Красные орлы - стр. 19
Скоро надо возвращаться в отряд. Сбор во дворе гимназии.
В отряде я многих не знаю. Сдружился с Гоголевым. Теперь он мой сосед на нарах. По годам Гоголев не моложе моего отца, носит большие рыжие усы, а ростом с меня. Когда узнал, что я иду к Прасковье Ионовне, велел долго не задерживаться. Сам пошел прощаться с женой и тоже обещал быть в казарме к вечеру.
Хорошие у меня отношения и с товарищем Чупиным. Он, как и Гоголев, камышловец, железнодорожник, пришел в отряд из Красной гвардии. Но внешностью и характером совсем не похож на Гоголева. Высокий, тонкий, с черными усиками. Любит балагурить, всех смешит. С таким не заскучаешь…
Ну что ж, надо закрывать дневник – пора возвращаться.
Жаль, не пришлось проститься с Шурой Комлевым. Его почему-то сегодня нет дома.
Не увижусь и со своими давними соседями, с двумя немцами-рабочими, которых еще в 1914 году сослали в наш город откуда-то с Запада. Оба пожилые, бессемейные. Поселились они тоже у Прасковьи Ионовны. Один работает на городской водокачке, другой – на железной дороге. Вечерами играют на скрипке…
Заканчиваю. Рядом стоит Прасковья Ионовна. Плачет навзрыд: «Куда же ты, мой Феликс, куда?»
В боях и походах
Прошла ровно неделя, как я не раскрывал своего дневника. Сегодня уже 3 августа, мы находимся на станции Егоршино.
Камышлов остался далеко позади, но я постоянно думаю о нем.
Трогательным было мое расставание с Прасковьей Ионовной. Она напутствовала меня, как сына, крестила своими скрюченными подагрой пальцами, шептала молитвы.
В казарму явился задолго до сбора и почти все время убил на то, чтобы скатать шинель. Мне помогал Гоголев. Но и он не большой мастак. С грехом пополам сделали скатки. Они получились довольно нескладными – широкие, неровные.
Из города вышли в потемках. Небо затянули тучи, прохожих не видно.

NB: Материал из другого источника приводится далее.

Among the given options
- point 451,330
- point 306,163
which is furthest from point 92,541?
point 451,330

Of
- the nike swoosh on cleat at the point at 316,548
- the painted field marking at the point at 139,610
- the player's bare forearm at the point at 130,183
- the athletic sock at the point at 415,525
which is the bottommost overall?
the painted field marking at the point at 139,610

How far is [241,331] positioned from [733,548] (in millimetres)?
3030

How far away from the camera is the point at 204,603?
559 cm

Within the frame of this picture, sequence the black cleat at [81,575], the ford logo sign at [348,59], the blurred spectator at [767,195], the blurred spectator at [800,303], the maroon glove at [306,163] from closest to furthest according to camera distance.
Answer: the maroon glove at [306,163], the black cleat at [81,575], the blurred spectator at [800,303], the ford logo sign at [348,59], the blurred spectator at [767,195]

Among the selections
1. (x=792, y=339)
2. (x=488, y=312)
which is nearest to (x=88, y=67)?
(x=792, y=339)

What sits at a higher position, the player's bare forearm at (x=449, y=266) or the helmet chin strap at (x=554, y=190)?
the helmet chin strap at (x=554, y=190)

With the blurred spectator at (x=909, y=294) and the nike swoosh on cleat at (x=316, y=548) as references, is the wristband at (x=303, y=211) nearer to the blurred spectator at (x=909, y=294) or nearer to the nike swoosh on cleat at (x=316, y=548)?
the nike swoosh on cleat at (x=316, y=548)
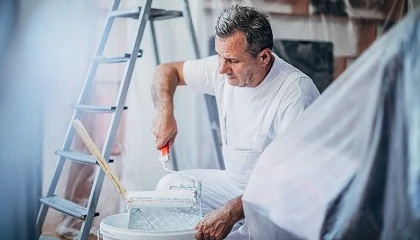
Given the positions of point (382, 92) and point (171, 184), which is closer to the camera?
point (382, 92)

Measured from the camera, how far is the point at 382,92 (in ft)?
3.84

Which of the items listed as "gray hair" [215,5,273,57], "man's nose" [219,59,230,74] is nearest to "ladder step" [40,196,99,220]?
"man's nose" [219,59,230,74]

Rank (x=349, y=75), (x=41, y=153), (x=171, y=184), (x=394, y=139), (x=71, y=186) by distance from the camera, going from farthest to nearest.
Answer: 1. (x=71, y=186)
2. (x=41, y=153)
3. (x=171, y=184)
4. (x=349, y=75)
5. (x=394, y=139)

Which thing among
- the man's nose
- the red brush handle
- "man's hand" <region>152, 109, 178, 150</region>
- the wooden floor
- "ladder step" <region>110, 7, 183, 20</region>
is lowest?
the wooden floor

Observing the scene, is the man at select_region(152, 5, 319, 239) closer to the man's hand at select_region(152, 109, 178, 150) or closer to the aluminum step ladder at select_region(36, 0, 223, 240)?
the man's hand at select_region(152, 109, 178, 150)

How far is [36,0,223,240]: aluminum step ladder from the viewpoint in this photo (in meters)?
2.09

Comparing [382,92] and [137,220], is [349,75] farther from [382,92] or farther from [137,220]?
[137,220]

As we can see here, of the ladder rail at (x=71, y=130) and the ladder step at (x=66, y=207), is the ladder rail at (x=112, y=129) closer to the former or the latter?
the ladder step at (x=66, y=207)

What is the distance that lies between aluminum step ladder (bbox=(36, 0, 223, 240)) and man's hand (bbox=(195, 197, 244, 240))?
0.62 metres

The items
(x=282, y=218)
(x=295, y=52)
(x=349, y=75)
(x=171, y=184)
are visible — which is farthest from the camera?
(x=295, y=52)

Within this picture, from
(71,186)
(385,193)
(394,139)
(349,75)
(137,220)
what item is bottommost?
(71,186)

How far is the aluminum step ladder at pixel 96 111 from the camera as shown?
2.09 metres

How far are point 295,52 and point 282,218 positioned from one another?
1714 mm

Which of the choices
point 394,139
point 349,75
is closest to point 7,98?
point 349,75
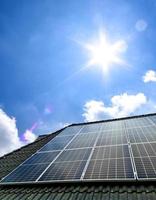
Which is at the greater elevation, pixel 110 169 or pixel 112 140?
pixel 112 140

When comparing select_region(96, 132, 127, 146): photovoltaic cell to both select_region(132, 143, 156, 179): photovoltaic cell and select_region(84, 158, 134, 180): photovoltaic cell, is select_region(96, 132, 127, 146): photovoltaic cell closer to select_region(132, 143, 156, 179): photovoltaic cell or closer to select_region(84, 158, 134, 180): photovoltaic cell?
select_region(132, 143, 156, 179): photovoltaic cell

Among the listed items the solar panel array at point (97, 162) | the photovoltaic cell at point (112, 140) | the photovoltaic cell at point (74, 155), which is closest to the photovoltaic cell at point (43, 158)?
the solar panel array at point (97, 162)

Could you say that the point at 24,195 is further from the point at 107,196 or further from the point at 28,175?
the point at 107,196

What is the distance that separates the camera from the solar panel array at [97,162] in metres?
6.68

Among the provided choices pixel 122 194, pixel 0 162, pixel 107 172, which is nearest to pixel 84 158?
pixel 107 172

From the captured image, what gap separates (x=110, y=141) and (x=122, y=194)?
14.2ft

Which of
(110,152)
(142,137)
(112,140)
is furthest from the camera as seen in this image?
(112,140)

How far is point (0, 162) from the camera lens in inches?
466

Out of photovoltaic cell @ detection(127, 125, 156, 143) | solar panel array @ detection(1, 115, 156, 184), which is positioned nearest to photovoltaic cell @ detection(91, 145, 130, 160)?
solar panel array @ detection(1, 115, 156, 184)

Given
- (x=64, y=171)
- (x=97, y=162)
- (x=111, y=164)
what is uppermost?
(x=97, y=162)

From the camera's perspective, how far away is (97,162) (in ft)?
25.3

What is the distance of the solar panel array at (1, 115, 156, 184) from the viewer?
263 inches

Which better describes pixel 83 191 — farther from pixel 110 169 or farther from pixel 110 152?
pixel 110 152

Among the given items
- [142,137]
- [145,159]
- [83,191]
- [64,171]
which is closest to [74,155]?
[64,171]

На душе тоже темно, тревожно. Шли молча: говорить не хотелось.
Вместе с нами уходили из города товарищи Васильев, Федоров, Васильевский, Сысков, Куткин, Гаревский и другие.
Двинулись к деревне Галкино. Когда подошли к ней, Чупин отпросился попрощаться с семьей.
Шли по Ирбитскому тракту, но не на Ирбит, а на Ирбитский завод. С рассветом увидели вокруг березовые колки, поля пшеницы и овса. Все это до того привычное, родное, близкое, что на душе сразу как-то стало легче. Не верится, что надолго уходишь из этих мест. Нельзя себе представить, как на таких мирных полях может разгореться бой, будут рваться снаряды и вместо птиц засвистят пули.
Днем стало жарко. Ноги тонули в густой пыли. По такой пыли хорошо босиком идти, а в сапогах тяжеловато. Давит скатка, оттягивает плечи вещевой мешок.
Иногда нам разрешали по очереди класть мешки и скатки на подводу. Я не клал. Некоторым тяжелее, чем мне. А потом – надо закаляться.
Командиры нас не торопили. На привалах мы пили чай, закусывали.
В Егоршине поместились в большой рабочей казарме. Нар не было, спали прямо на полу. Мне досталось место в первой же комнате, неподалеку от дверей. На таком месте, конечно, не разоспишься. Ну ничего: все уверены, что недели через две, в крайнем случае через три, вернемся в Камышлов.
Отряд наш влит в 3-й батальон 1-го Крестьянского коммунистического полка. Командиром батальона назначен наш, камышловский, товарищ Василий Данилович Жуков. Я про него уже писал в дневнике. Жуков – верный, надежный человек. С таким не боязно в бой идти. Говорит мало, но к каждому его слову прислушиваешься, потому что знаешь – пустого не скажет. Ходит Василий Данилович в темной шляпе с опущенными полями. Эту же шляпу он носил и когда работал слесарем в Камышловском депо, и когда был уездным комиссаром.